Ce mardi, un socio et des supporters français du FC Barcelone ont dénoncé devant la justice de l'Union Européenne la légalité du transfert de Lionel Messi au Paris Saint-Germain en 2021.


Le transfert de Lionel Messi au PSG, survenu lors de l'été 2021, revient sur le devant de la scène, comme le rapporte l'AFP. Ce mardi, la "capacité à peser" possédée par un socio et des supporters français du FC Barcelone a été mise en avant alors que ceux-ci ont contesté la légalité du mouvement devant la justice de l'Union Européenne.
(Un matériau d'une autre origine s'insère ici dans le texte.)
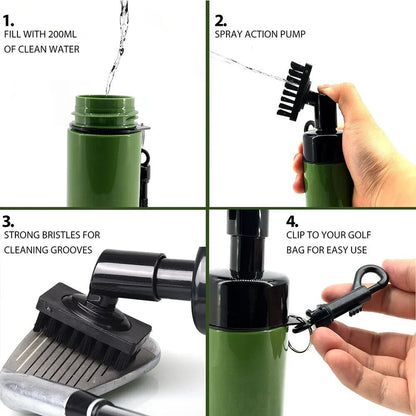 1.
FILL WITH 200ML OF CLEAN WATER

2.
SPRAY ACTION PUMP

3.
STRONG BRISTLES FOR CLEANING GROOVES

4.
CLIP TO YOUR GOLF BAG FOR EASY USE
Le centre du problème est le transfert du natif de Rosario vers le club de la capitale, propriété d'un fonds d'investissement qatari, sur fond d'application jugée "hétérogène" des règles de l'UEFA.

Un verdict attendu dans plusieurs mois

Défendus par l'avocat franco-espagnol Juan Branco, les plaignants estiment eux que le PSG n'a pu réaliser cet achat qu'à la faveur du report en France (à mai 2023) de l'application des règles de fair-play financier de l'UEFA, ce qui à leurs yeux s'assimile à une aide d'Etat. Ces mêmes règles qui, alors qu'elles s'appliquaient du côté de l'Espagne, "ont contraint le FC Barcelone à se séparer de Messi", engendrant donc "une distorsion de concurrence dont a profité le PSG".

Initialement, c'est la Commission européenne qui était censée enquêter sur cette présumée aide d'État, d'après maître Branco. Toutefois, face au refus de l'instance, les plaignants ont dû se tourner vers le Tribunal de l'Union européenne basé à Luxembourg. Si Branco a notamment dénoncé une "financiarisation rampante" du football ce mardi lors de l'audience ; Bruno Stromsky, du service juridique de la Commission, a réfuté ces arguments : "Les disparités dont se plaignent les requérants ne relèvent pas des aides d'État", a-t-il estimé. Par ailleurs, il a indiqué qu'il n'y avait "aucun contrôle juridictionnel" ni recours possible d'un particulier face à la décision de l'exécutif européen de ne pas enquêter. Il faudra patienter concernant la décision du tribunal de l'UE car elle n'est pas attendue avant plusieurs mois.